DATA LISTING ::
━━━
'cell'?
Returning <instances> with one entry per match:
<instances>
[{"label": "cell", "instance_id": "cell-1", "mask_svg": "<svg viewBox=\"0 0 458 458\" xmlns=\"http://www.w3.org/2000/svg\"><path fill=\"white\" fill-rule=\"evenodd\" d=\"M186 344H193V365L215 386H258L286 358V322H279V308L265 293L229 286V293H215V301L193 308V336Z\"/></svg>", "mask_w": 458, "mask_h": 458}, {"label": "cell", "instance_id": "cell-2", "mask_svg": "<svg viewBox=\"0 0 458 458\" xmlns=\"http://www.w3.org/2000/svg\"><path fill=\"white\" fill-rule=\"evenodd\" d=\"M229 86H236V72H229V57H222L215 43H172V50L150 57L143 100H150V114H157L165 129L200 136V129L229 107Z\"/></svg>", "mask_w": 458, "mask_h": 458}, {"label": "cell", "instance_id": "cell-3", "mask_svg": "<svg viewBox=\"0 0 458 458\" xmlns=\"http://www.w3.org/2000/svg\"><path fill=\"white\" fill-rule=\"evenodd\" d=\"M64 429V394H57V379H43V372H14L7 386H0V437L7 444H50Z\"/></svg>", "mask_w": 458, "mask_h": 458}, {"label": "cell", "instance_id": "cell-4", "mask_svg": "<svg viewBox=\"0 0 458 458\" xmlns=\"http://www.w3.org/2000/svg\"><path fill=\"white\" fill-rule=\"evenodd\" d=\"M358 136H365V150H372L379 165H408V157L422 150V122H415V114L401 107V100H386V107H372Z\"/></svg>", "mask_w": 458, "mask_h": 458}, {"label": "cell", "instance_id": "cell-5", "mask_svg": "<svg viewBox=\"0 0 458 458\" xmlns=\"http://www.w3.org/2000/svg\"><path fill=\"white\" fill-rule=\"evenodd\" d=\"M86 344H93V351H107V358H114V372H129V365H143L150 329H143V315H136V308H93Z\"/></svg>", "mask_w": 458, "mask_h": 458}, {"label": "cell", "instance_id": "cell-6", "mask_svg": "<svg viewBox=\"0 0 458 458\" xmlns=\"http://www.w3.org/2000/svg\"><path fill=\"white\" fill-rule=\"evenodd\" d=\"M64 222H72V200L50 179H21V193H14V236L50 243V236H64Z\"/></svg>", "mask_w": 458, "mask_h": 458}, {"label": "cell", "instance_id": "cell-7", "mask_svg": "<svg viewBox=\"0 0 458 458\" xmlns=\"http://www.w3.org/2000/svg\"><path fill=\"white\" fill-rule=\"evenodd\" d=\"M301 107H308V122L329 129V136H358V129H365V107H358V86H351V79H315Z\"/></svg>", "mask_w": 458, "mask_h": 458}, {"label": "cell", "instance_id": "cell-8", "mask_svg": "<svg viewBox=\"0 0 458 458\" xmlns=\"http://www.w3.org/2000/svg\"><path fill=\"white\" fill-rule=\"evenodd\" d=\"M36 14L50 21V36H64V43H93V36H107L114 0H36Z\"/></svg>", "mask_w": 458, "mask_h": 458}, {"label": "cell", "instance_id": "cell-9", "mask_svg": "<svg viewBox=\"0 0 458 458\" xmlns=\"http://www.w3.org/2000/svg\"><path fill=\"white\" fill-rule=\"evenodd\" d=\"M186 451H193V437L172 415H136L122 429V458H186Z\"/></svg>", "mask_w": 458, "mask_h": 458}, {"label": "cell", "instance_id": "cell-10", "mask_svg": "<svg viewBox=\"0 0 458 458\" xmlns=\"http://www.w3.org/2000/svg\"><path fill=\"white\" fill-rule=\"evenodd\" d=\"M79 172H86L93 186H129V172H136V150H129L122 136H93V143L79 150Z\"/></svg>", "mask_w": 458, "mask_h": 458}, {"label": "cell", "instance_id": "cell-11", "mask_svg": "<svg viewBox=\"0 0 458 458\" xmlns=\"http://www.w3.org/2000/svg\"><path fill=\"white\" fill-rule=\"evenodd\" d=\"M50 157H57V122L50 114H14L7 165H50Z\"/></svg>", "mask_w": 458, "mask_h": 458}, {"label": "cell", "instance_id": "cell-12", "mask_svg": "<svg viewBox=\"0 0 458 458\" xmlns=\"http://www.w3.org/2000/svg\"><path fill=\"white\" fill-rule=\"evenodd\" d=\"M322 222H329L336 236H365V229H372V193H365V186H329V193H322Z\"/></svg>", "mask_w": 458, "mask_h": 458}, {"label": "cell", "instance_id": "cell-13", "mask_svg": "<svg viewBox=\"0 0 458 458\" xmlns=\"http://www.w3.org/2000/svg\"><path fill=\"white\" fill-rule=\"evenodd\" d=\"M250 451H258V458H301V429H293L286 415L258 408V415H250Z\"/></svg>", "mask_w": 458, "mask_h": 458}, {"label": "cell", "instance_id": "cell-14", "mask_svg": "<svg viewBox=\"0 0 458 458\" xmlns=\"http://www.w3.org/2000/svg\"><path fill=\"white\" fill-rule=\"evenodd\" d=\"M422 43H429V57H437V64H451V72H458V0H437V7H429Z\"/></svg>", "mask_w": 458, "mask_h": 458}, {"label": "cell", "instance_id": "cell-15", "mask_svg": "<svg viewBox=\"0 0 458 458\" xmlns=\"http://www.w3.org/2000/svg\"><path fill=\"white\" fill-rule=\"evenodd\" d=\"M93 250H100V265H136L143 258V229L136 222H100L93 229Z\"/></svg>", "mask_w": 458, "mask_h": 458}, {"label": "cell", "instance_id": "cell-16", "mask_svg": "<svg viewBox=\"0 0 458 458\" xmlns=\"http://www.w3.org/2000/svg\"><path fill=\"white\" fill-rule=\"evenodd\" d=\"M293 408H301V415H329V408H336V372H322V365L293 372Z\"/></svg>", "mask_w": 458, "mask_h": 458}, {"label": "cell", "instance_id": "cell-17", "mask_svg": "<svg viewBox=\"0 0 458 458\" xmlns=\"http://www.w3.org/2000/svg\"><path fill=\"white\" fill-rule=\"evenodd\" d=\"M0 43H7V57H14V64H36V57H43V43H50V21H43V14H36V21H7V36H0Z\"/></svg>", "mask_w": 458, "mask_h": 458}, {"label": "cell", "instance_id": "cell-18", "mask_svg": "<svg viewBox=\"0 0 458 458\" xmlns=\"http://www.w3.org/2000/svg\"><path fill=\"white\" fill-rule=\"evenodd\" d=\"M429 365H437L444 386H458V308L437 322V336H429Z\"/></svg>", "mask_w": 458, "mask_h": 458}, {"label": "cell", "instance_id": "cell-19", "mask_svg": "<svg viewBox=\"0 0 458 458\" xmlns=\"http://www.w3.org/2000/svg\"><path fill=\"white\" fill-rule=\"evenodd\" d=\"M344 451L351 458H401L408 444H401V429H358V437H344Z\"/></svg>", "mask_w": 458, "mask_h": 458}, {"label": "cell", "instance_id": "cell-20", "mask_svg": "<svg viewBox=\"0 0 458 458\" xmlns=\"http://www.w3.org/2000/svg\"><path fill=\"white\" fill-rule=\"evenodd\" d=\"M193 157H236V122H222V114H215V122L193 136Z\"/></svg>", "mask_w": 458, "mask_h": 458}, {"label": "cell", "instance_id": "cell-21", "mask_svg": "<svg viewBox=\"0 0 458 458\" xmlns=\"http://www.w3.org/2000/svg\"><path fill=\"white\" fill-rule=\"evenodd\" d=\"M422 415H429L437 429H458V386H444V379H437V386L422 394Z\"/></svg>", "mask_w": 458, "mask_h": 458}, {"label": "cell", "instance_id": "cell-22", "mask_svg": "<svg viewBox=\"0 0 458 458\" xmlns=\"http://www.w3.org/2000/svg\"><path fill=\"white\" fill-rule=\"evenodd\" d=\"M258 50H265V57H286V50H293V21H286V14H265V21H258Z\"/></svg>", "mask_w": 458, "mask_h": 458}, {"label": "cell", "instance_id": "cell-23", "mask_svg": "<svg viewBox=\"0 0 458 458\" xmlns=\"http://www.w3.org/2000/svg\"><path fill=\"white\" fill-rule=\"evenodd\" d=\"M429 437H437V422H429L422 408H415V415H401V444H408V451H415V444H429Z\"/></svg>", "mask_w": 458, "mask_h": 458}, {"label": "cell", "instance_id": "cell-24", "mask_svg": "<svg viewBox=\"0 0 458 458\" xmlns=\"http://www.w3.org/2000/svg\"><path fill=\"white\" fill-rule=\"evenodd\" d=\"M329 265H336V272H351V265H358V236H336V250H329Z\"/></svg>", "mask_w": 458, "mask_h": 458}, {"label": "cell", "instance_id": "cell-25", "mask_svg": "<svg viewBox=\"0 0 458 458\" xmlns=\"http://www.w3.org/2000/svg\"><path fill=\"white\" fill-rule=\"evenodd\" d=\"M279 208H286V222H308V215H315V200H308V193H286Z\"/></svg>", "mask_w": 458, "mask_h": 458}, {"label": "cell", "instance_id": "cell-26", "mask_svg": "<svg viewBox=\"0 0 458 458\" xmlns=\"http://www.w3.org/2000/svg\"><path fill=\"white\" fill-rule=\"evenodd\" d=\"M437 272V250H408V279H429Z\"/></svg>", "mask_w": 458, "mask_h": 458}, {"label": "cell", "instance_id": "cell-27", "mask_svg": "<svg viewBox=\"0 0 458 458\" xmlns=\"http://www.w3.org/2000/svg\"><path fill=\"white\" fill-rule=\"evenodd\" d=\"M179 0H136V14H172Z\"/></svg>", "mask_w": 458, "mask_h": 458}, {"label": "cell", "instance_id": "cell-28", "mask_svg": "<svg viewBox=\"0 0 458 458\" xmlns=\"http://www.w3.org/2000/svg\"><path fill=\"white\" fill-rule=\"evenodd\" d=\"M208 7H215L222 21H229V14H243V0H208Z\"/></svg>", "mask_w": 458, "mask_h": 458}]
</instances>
━━━
WHAT TO WORK ON ::
Find each line in the material that contains the string "instances", and copy those lines out in full.

CORRECT OUTPUT ::
Returning <instances> with one entry per match:
<instances>
</instances>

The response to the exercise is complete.